* [EXERCISE SET]:
1 - In the cross-validation simulation code, what probability cutoff turns the predicted probabilities into class labels?
2 - Carry the cross-validation simulation analysis forward from its final line, print(cm).

* [EXTRACT TO READ]:
▼
Cross-Validation Simulation Analysis

Setup and Data Generation

set.seed(0326)
library(caret)
library(ggplot2)
n <- 1000  # observations
p <- 20    # predictors
# outcome variable (66% unbalanced)
y <- rbinom(n, 1, prob = 1/3)
# Initialize predictor matrix
X <- matrix(nrow = n, ncol = p)

# predictors with different effect sizes
for (j in 1:p) {
  if (j <= 8) {
    # Moderate 
    X[, j] <- ifelse(y == 1, 
                     rnorm(n, mean = 0.35, sd = 1),
                     rnorm(n, mean = -0.18, sd = 1))
  } else if (j <= 12) {
    # Weak 
    X[, j] <- ifelse(y == 1, 
                     rnorm(n, mean = 0.20, sd = 1),
                     rnorm(n, mean = -0.10, sd = 1))
  } else {
    # Noise
    X[, j] <- rnorm(n, mean = 0, sd = 1)
  }
}
# df
colnames(X) <- paste0("X", 1:p)
df <- data.frame(y = factor(y, levels = c(0, 1)), X)
cat("\nProportions:\n", prop.table(table(df$y)), "\n")
## 
## Proportions:
##  0.683 0.317

Full Dataset Model Evaluation

# logistic regression
model <- glm(y ~ ., data = df, family = "binomial")

# Predictions
pred_prob <- predict(model, type = "response")
pred_class <- ifelse(pred_prob > 0.5, 1, 0)

# balanced accuracy
cm <- confusionMatrix(factor(pred_class, levels = c(0, 1)), df$y)
print(cm)
▲
* [DATASET RECORDS]:
▼
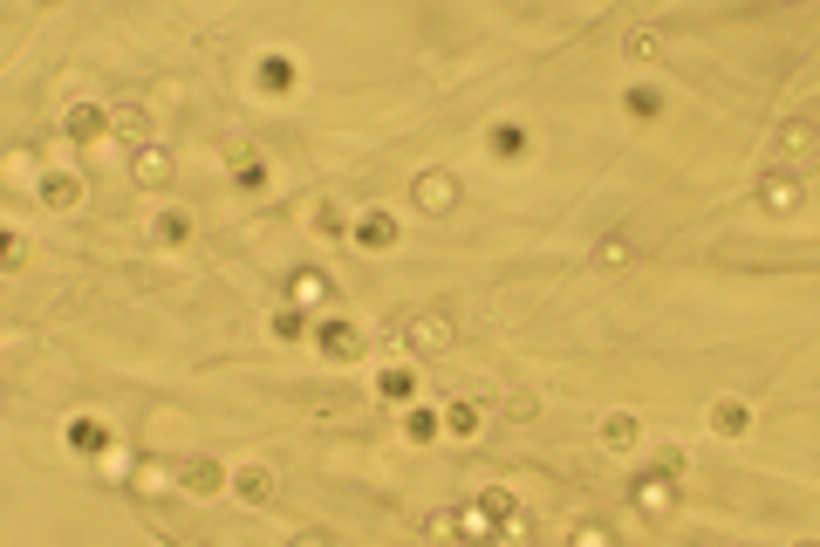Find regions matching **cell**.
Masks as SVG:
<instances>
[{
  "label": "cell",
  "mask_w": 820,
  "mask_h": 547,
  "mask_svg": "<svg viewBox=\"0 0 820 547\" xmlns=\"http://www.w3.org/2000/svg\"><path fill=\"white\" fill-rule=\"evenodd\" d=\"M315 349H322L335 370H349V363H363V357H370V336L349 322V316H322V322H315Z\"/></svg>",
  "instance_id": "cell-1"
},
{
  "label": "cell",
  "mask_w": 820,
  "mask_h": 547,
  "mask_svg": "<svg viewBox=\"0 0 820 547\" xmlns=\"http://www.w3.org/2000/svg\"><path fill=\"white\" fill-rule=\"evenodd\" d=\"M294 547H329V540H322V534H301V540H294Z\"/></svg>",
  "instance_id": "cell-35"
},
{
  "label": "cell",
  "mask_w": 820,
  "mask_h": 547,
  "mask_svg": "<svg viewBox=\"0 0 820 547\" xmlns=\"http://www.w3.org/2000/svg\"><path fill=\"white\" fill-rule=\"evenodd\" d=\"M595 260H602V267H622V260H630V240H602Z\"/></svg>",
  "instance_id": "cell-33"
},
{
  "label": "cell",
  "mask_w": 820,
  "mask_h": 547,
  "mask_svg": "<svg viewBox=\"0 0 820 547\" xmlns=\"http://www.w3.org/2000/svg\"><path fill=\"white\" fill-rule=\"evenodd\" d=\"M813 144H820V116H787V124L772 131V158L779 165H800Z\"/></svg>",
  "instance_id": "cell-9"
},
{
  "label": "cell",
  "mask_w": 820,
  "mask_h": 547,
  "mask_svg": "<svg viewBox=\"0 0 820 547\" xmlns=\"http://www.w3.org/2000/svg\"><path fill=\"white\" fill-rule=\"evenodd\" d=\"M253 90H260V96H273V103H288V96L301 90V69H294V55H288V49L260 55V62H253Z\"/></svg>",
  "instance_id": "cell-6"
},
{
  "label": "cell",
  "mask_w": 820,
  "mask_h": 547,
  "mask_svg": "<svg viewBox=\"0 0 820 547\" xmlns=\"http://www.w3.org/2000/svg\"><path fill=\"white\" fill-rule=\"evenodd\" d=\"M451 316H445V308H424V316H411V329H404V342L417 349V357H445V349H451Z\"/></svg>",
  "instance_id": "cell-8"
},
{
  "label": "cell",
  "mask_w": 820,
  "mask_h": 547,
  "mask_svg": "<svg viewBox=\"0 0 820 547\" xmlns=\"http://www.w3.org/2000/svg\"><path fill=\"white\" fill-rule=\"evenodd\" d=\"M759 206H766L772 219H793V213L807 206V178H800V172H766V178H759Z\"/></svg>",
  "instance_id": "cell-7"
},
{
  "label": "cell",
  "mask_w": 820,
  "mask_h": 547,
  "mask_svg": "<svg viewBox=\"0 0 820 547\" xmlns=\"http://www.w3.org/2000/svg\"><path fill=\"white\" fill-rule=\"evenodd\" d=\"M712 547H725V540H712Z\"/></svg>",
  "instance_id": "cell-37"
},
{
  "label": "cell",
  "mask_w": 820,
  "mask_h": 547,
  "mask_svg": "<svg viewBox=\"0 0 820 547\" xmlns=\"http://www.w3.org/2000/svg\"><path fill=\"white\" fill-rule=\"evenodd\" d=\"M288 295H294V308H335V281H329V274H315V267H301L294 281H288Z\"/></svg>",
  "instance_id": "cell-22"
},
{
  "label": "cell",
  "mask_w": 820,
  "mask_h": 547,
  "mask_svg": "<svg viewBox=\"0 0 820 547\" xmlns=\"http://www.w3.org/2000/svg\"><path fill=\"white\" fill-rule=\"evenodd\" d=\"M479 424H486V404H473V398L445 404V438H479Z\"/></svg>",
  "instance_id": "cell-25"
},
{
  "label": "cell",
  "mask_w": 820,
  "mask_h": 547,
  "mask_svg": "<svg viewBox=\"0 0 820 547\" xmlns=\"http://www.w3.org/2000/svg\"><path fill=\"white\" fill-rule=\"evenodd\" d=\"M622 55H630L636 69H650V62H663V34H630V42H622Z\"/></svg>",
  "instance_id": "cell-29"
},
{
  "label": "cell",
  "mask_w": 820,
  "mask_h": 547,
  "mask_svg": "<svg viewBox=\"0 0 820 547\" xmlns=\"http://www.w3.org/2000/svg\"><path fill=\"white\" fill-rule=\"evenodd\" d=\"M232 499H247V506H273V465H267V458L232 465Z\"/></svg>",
▲
* [RESPONSES]:
1 - 0.5: predictions above 0.5 are assigned class 1, and all others class 0.

2 -
## Confusion Matrix and Statistics
## 
##           Reference
## Prediction   0   1
##          0 614 104
##          1  69 213
##                                         
##                Accuracy : 0.827         
##                  95% CI : (0.8021, 0.85)
##     No Information Rate : 0.683         
##     P-Value [Acc > NIR] : < 2.2e-16     
##                                         
##                   Kappa : 0.5883        
##                                         
##  Mcnemar's Test P-Value : 0.009739      
##                                         
##             Sensitivity : 0.8990        
##             Specificity : 0.6719        
##          Pos Pred Value : 0.8552        
##          Neg Pred Value : 0.7553        
##              Prevalence : 0.6830        
##          Detection Rate : 0.6140        
##    Detection Prevalence : 0.7180        
##       Balanced Accuracy : 0.7854        
##                                         
##        'Positive' Class : 0             
## 
sensitivity <- cm$byClass["Sensitivity"]
specificity <- cm$byClass["Specificity"]
balanced_accuracy <- (sensitivity + specificity) / 2
cat("\nBalanced Accuracy:", round(balanced_accuracy, 3), "\n")
## 
## Balanced Accuracy: 0.785

Bootstrap CV (1000 iterations)

# Store results across 1000 bootstraps
sampling_results <- data.frame()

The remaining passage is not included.